Sanders ran for the Democratic nomination for president in 2016 and surprised many by winning 23 primaries or caucuses and  no less than 43% of the delegates at the Democratic Convention. He opposed Hilary Clinton's nomination and there were understandable tensions between his campaign and hers, but he gradually came to support her enthusiastically because he saw the major danger to progressive causes of a Trump presidency.
Senator Sanders' signature issue, the one he addressed most often at his rallies, was health care. He denounced the fact that so many millions of Americans  have no health coverage. He called for Medicare for all; only a Canadian-type system that covers everybody is acceptable to him. He supported Obamacare  but only as a stopgap measure because he argued that it does not provide universal coverage and is too tied to  profits for private insurance companies.
Young people in their twenties and thirties showed up in massive numbers for Sanders' rallies, which he preferred to dignify as political meetings. Far fewer came to Hilary Clinton's campaign gatherings.
What was it about the Vermont senator that attracted the exuberant support of so many young people? Is it possible that  college students and other young people see a bleak future for themselves and their friends and families? Many are looking at accumulated student loans that for some may reach the vicinity of six figures, and they have to deal with  tax laws and government benefits that compare poorly with their counterparts in Europe, especially in the Nordic countries.
The social democratic government model, lauded regularly by Senator Sanders, is supported by the various left-wing parties in the European Union. It has many attractions for people of all age groups, but especially for the youth and the elderly.
 The college graduate in Europe  may have a small loan to pay back, but she has no worry about healthcare and will  have a generous paid parental leave entitlement when she starts a family.
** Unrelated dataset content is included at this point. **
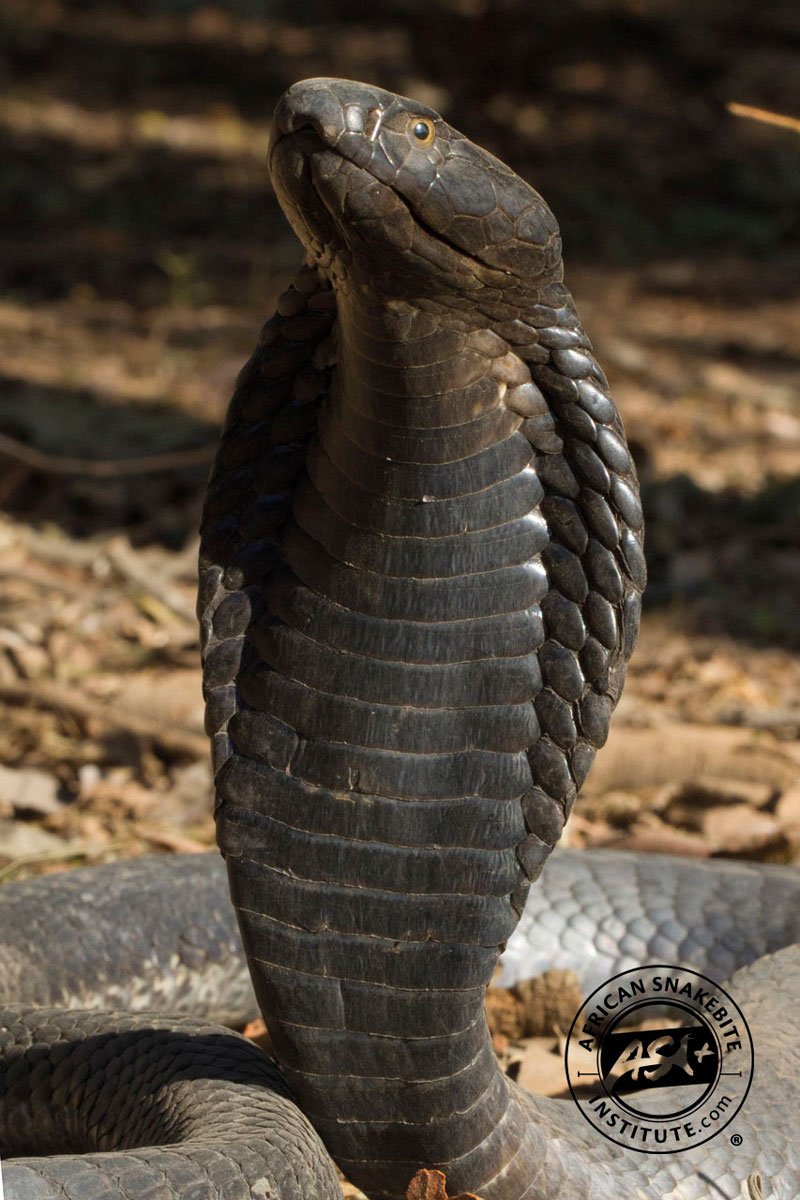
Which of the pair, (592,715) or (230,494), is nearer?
(592,715)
In addition during periods of unemployment she will get a substantial check every week while she is out of work.
 And generous government retirement benefits for all workers ensures that poverty is rare among old people, which, unfortunately, is not the case in America where Social Security payments are a big help but inadequate for many seniors in meeting their monthly bills.
Of course, taxes of various kinds tend to be higher in Western Europe than in the United States. The social contract between government and citizens is all-encompassing, cradle to grave, and everybody understands that there are serious costs involved. A recent United Nations study rated the northern European countries as the places where people live the most contented lives.
In another recent survey 44% of centennials - young Americans in their twenties -  opted for a socialist model of government over a capitalist one by 44% to 42%. Statistics like these would be unthinkable even 20 years ago.
Socialism has a bad name since Stalin and Mao, both of whom forced a ruling system of collective ownership  of farm land and factories, killing millions of their citizens in the name of socialist planning and development.
 The social democratic brand of socialism bears very little resemblance to Stalinism; instead its proponents argue for a mixed economy where wealth is distributed based partly on need instead of greed - a variation of Marx's famous utopian dictum, "from each according to his ability and to each according to his needs."
As inequality grows in America with more and more wealth going to the top ten per cent, and increasing millions of citizens lacking basic health insurance, the social democratic model advocated by Bernie Sanders, whether or not it is called socialism,  is likely to become much more popular among many citizens.